記述課題 A: 一覧から、文字列「suit」を含む行をすべて書き出してください。大文字と小文字は区別する。

ページ抜粋:
+ + + + +

強力なISとISO800で、手ブレと被写体ブレを防ぐ

 撮像素子は現在の主流である1/2.5型有効約710万画素CCDを搭載。A700は同サイズで有効約600万画素のCCDを積んでいたから1画素がさらに小さくなった計算。

 レンズは35mm判換算で35~210mmの光学6倍ズームで、F値はF2.8~4.8。非球面レンズ1枚を含む7群9枚構成、撮影距離が通常で55cm~∞、マクロが1~55cmと、レンズスペックはA700と変わっていない。

 大きな違いは新たにISを搭載したこと。レンズの一部が動くレンズシフト式の手ブレ補正で、効果はシャッタースピード換算で約3段分だという。常時動作する「入」、レリーズの瞬間だけ動作する「撮影時」、上下方向の手ブレのみ補正する「流し撮り」の3種類のモードが用意されている。とはいえ、モード変更はメニューから選ばなければいけないので、頻繁に変更するのはちょっとおっくうだ。


光学6倍と使い勝手がいいうえにISもついたのだから便利 手ブレ補正の設定はメニューのずいぶん下の方にある

 ISを常時動作にしておくと、液晶画面が「ぬめ~」という感じで動くのでISが動作しているのがよくわかる。シャッタースピード3段分の補正効果は十分。

 光学手式ブレ補正に加えてもう1つの最近の流行が高感度。キヤノンはもともと高感度の画質に定評があり、強力なISとセットで使えば手ブレと被写体ブレにはかなり効果的だ。

+ + + + +

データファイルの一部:
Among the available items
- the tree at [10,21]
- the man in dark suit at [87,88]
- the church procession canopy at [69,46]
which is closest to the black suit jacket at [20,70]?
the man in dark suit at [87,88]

+ + + + +

記述課題 B: 上のデジタルカメラ紹介記事を、最後の文の後から書き継ぐこと。

課題の出力 A:
- the man in dark suit at [87,88]
which is closest to the black suit jacket at [20,70]?
the man in dark suit at [87,88]

課題の出力 B:
 ただ、今回も高感度対応はA700と同じISO800まで。ISO1600~3200までカバーするデジカメがある中、ちょっと物足りないところだが、映像エンジンの「DIGIC II」ではISO800が限界だということなのだろう。ただISO800の画質は結構良好なので、その点はうれしい。

 本体上部の電源ボタンを押すと2秒弱ほどで撮影可能になり、AFスピードや撮影間隔などのレスポンスはさすがに十分。

 撮影はオートとシーンモード、そしてプログラム、シャッター速度優先、絞り優先、マニュアル撮影にも対応。本体上部のモードダイヤルで設定する。

 シャッター速度優先(Tv)/絞り優先(Av)時は十字ボタンの左右でシャッタースピードや露出補正ができ、マニュアル時は左右でシャッタースピード、露出補正ボタンを押してから左右で露出補正となる。一眼レフカメラのような使いやすさというわけにはいかないが、操作性はわかりやすいので十分使う気になる。


露出補正用に単独でボタンが用意されているのはありがたい マニュアル撮影時のインターフェイスはわかりやすい

ファンクションボタンは伝統的なキヤノンのインターフェース。目新しさはないが、1度慣れればどのモデルを使っても同じように使える
 基本的な撮影設定はキヤノン製カメラでおなじみのファンクションボタンを使う。インターフェイスはいつも通りで、初めて使う人でもそれほど迷うことなく使えるだろう。

 ファンクションボタンを押して現れる撮影設定画面では、ISO感度に用意された「高感度オート」が便利な部分。最近のキヤノンのデジカメで使えるようになった機能で、通常のISO感度オートは極力感度を上げないようにしているのに対し、高感度オートでは状況に応じてISO800まで感度を上げてくれるので、いちいち感度を変えなくてもよくなる。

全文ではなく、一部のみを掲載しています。